Nodula-nodula reumatoid adalah massa subkutan yang ditemukan pada
sekitar sepertiga orang dewasa penderita rematik. Lokasi yang paling sering
dari deformitas ini adalah bursa olekranon (sendi siku) atau di sepanjang
permukaan ekstensor dari lengan, walaupun demikian tonjolan) ini dapat juga
timbul pada tempat-tempat lainnya. Adanya nodula-nodula ini biasanya merupakan
petunjuk suatu penyakit yang aktif dan lebih berat.
2.7
Diagnostik
Kriteria diagnostik
Artritis Reumatoid adalah terdapat poli- arthritis yang simetris yang mengenai
sendi-sendi proksimal jari tangan dan kaki serta menetap sekurang-kurangnya 6
minggu atau lebih bila ditemukan nodul subkutan atau gambaran erosi
peri-artikuler pada foto rontgen. Kriteria Artritis
rematoid menurut American reumatism Association (ARA) adalah:
a.
Kekakuan sendi jari-jari tangan pada pagi hari (Morning Stiffness).
b.
Nyeri pada pergerakan sendi atau nyeri tekan sekurang-kurangnya pada satu
sendi.
c.
Pembengkakan ( oleh penebalan jaringan lunak atau oleh efusi cairan ) pada
salah satu sendi secara terus-menerus sekurang-kurangnya selama 6 minggu.
d.
Pembengkakan pada sekurang-kurangnya salah satu sendi lain.
e.
Pembengkakan sendi yanmg bersifat simetris.
f.
Nodul subcutan pada daerah tonjolan tulang didaerah ekstensor.
g.
Gambaran foto rontgen yang khas pada arthritis rheumatoid.
h.
Uji aglutinnasi faktor rheumatoid
i.
Pengendapan cairan musin yang jelek
j.
Perubahan karakteristik histologik lapisan sinovia
k.
gambaran histologik yang khas pada nodul.
Berdasarkan
kriteria ini maka disebut :
a.
Klasik : bila terdapat 7 kriteria dan berlangsung sekurang-kurangnya selama 6
minggu.
b.
Definitif : bila terdapat 5 kriteria dan berlangsung
sekurang-kurangnya selama 6 minggu.
c.
Kemungkinan rheumatoid : bila terdapat 3 kriteria dan berlangsung
sekurang-kurangnya selama 4 minggu.
2.8
Penatalaksanaan
Tujuan utama dari program penatalaksanaan
perawatan adalah sebagai berikut :
a.
Untuk menghilangkan nyeri dan peradangan.
b.
Untuk mempertahankan fungsi sendi dan kemampuan maksimal dari penderita.
c.
Untuk mencegah dan atau memperbaiki deformitas yang terjadi pada sendi.
d.
Mempertahankan kemandirian sehingga tidak bergantung pada orang lain.
1.
Penatalaksanaan Keperawatan
a. Pendidikan
Pendidikan yang diberikan meliputi pengertian,
patofisiologi (perjalanan penyakit), penyebab dan perkiraan perjalanan
(prognosis) penyakit ini, semua komponen program penatalaksanaan termasuk
regimen obat yang kompleks, sumber-sumber bantuan untuk mengatasi penyakit ini
dan metode efektif tentang penatalaksanaan yang diberikan oleh tim kesehatan.

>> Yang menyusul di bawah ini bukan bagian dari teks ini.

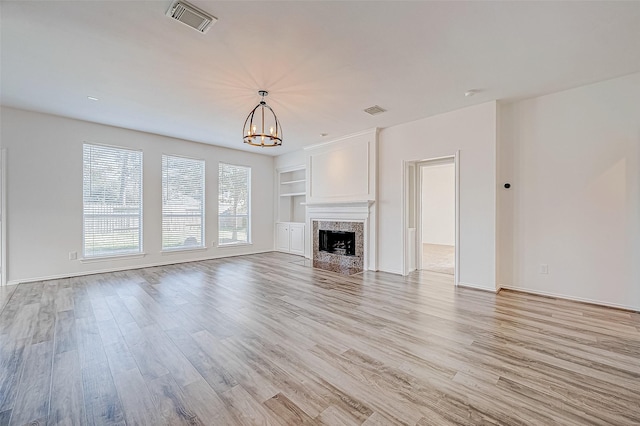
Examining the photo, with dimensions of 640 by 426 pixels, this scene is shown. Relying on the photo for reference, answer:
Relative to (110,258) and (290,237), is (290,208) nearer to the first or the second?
(290,237)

Proses pendidikan ini harus dilakukan secara terus-menerus.
b. Istirahat
Merupakan hal penting karena reumatik biasanya
disertai rasa lelah yang hebat. Walaupun rasa lelah tersebut dapat saja timbul
setiap hari, tetapi ada masa dimana penderita merasa lebih baik atau lebih
berat. Penderita harus membagi waktu seharinya menjadi beberapa kali waktu
beraktivitas yang diikuti oleh masa istirahat.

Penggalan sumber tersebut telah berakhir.